The use of multiple robotic instruments can greatly increase the cost of surgery. On average, the cost of a robotic instrument is $220. 19 Minimizing the amount of instruments used per procedure can significantly decrease the cost per case. In this study, only three instruments were used during the case: the vessel sealing device, the double fenestrated grasper, and the single fenestrated Cadiere grasper. In our last few cases, we were able to decrease this to two instruments by using a reusable laparoscopic triangle liver retractor instead of a robotic grasper. By combining this with a dedicated robotic team, a surgeon can operate more efficiently and perform more procedures in a day.
Limitations
One of the limitations of this study was the lack of docking times in our cases. As a result, we could not calculate its contribution to the operative time.
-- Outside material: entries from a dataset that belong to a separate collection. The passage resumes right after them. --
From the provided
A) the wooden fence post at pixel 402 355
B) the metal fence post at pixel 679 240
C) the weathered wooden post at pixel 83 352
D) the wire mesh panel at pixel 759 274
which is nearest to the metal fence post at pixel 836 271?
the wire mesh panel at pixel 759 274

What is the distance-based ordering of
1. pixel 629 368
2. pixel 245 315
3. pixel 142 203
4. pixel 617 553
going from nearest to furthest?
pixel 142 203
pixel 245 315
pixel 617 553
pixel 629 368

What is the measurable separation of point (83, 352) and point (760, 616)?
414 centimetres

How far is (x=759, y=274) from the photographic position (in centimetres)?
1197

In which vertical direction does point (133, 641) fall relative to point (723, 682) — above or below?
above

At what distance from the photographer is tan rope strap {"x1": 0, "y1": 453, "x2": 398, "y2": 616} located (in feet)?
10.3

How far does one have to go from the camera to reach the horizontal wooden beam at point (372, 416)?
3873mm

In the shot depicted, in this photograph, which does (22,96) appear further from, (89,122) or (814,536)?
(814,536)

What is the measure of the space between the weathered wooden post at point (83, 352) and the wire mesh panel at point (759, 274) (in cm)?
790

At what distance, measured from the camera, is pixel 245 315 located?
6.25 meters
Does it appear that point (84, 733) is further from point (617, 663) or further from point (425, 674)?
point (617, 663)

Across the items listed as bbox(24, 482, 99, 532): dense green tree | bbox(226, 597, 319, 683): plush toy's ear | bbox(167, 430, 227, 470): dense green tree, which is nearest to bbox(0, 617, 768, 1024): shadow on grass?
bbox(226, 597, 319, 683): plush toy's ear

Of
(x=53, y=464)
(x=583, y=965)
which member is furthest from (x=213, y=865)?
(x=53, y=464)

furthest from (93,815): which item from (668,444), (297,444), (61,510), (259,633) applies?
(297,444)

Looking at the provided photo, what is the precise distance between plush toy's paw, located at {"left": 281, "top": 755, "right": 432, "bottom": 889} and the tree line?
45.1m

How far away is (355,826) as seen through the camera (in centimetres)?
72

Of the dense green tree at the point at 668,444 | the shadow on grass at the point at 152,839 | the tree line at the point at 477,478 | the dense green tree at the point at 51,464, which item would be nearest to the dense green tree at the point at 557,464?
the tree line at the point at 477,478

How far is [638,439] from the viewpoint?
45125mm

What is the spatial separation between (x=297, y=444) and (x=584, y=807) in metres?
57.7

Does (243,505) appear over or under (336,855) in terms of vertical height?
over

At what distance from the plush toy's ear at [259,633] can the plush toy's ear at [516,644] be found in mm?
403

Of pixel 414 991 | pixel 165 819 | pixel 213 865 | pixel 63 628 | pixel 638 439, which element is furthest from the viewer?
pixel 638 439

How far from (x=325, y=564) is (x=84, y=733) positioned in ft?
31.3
The retrospective nature of the study and the small sample size also limit the conclusions of this study.
Conclusion
The main barrier to improving efficient use of RSG is the overall increased operative time of the case. After overcoming the learning curve, RSG is still slower than LSG by 12–30 minutes. Part of this inefficiency is likely due to the addition of docking the robot and instruments. However, RSG with a dedicated robotic team can be efficiently performed so that three consecutive RSG can be completed by 3:30 p.m. in a given operative day, which we have been able to accomplish for cases 17–19 performed on the same day. More importantly, our experience also demonstrates that the preoperative robot set-up and postoperative turnover does not increase the overall operative time, despite the additional patient preparation and positioning needed for the robotic platform.
Footnotes
Author Disclosure Statement
No competing financial interests exist.